2 Responses to “The Return Of The Tram!”
  1. eric chris says:

    “Luxembourg is in the process of reintroducing trams… The tramline, when fully operational, will have 24 stations connected by 16 km of tracks and have a capacity of 10,000 passengers per hour in each direction Trams provided by the Spanish company CAF begun trials on the first phase of the route in July 2017.”

    With all the suppliers of trams worldwide, it’s obvious that trams are the right choice for public transit. Bombardier’s Flexity2 tram holds up well as far as styling and engineering.

    There’s serious talk of moving away from the concept of “rapid transit” and high rise towers clustered around rapid transit hubs. Rapid transit leads to too much property value escalation driving businesses out of business and pricing the middle class out of housing in Vancouver. There’s the growing realization that rapid transit by the “planners” at TransLink is the root cause of the housing and business crises in Vancouver.

    “Condon strongly advocates… — street-level trams on rails — as the most eco-friendly and cost-efficient way to move people within urbanized regions, such as Vancouver… Here in Canada, we need people, like Patrick Condon, who prod us to think more deeply about how best to seize the opportunities that crises provide.”

  2. zielgerade says:

    Interesting that the commentator mentiones the reintroduced Luxembourg tramway whose first section of 3.5 km is operational since 10th December.
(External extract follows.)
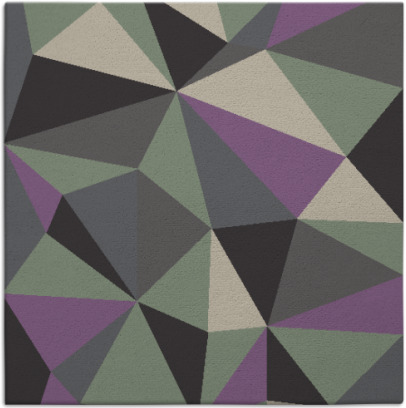 paragon rug - item 1144841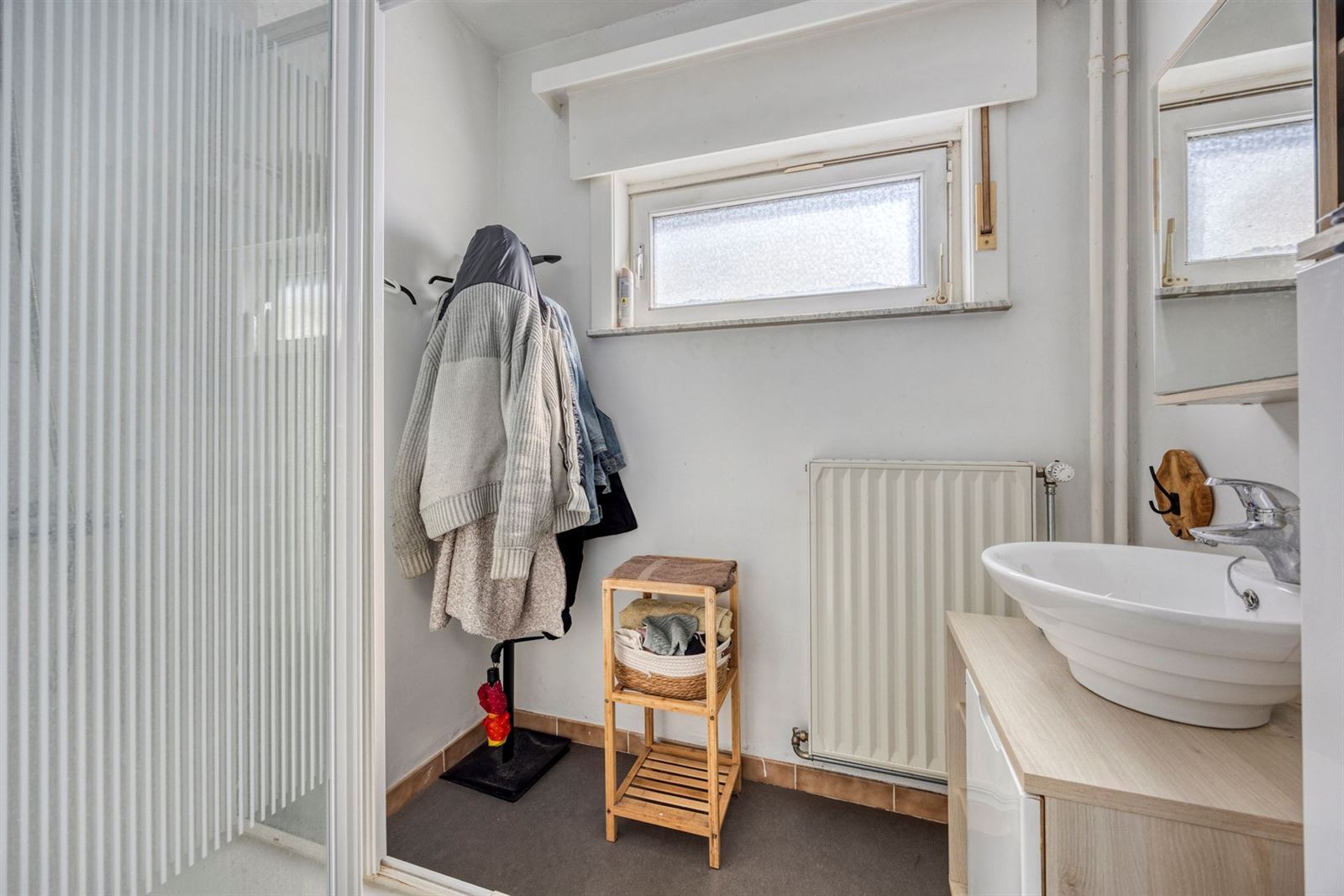 PHOTOS 13 : Maison à 1755 OETINGEN (Belgique) - Prix OPTION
I have to use it on my commute now and as they already replaced all buslines on that section where the tram operates it unfortunately means one more change of means of transport for me without any gain of commuting time.
    For others, especially commuters from the north of Luxembourg, it does already bring a benefit as the system was not introduced in an isolated way but together with a funicular connecting it with a new railway station (more see here, video at the bottom of the page, in French only: ). So they were also thinking of areas to develop during their planning in Luxembourg, namely to make the north of the country more attractive. There will be further “poles d’échanges” at the tracks when all sections are opened connecting the tram with other means of transport for the benefit of many more users than today for sure.
    What may be considered as rather interesting is that not only Luxembourg itself is working on the improvement of public transports, but in connection with the new station, funicular and tram, the city of Trier in Germany where many commuters come from will reactivate a railway currently used for freight only. Five new stations are planned (more see here, unfortunately in a local German dialect only: ).
    Having neglected public transports for many years, they are doing the catch up now.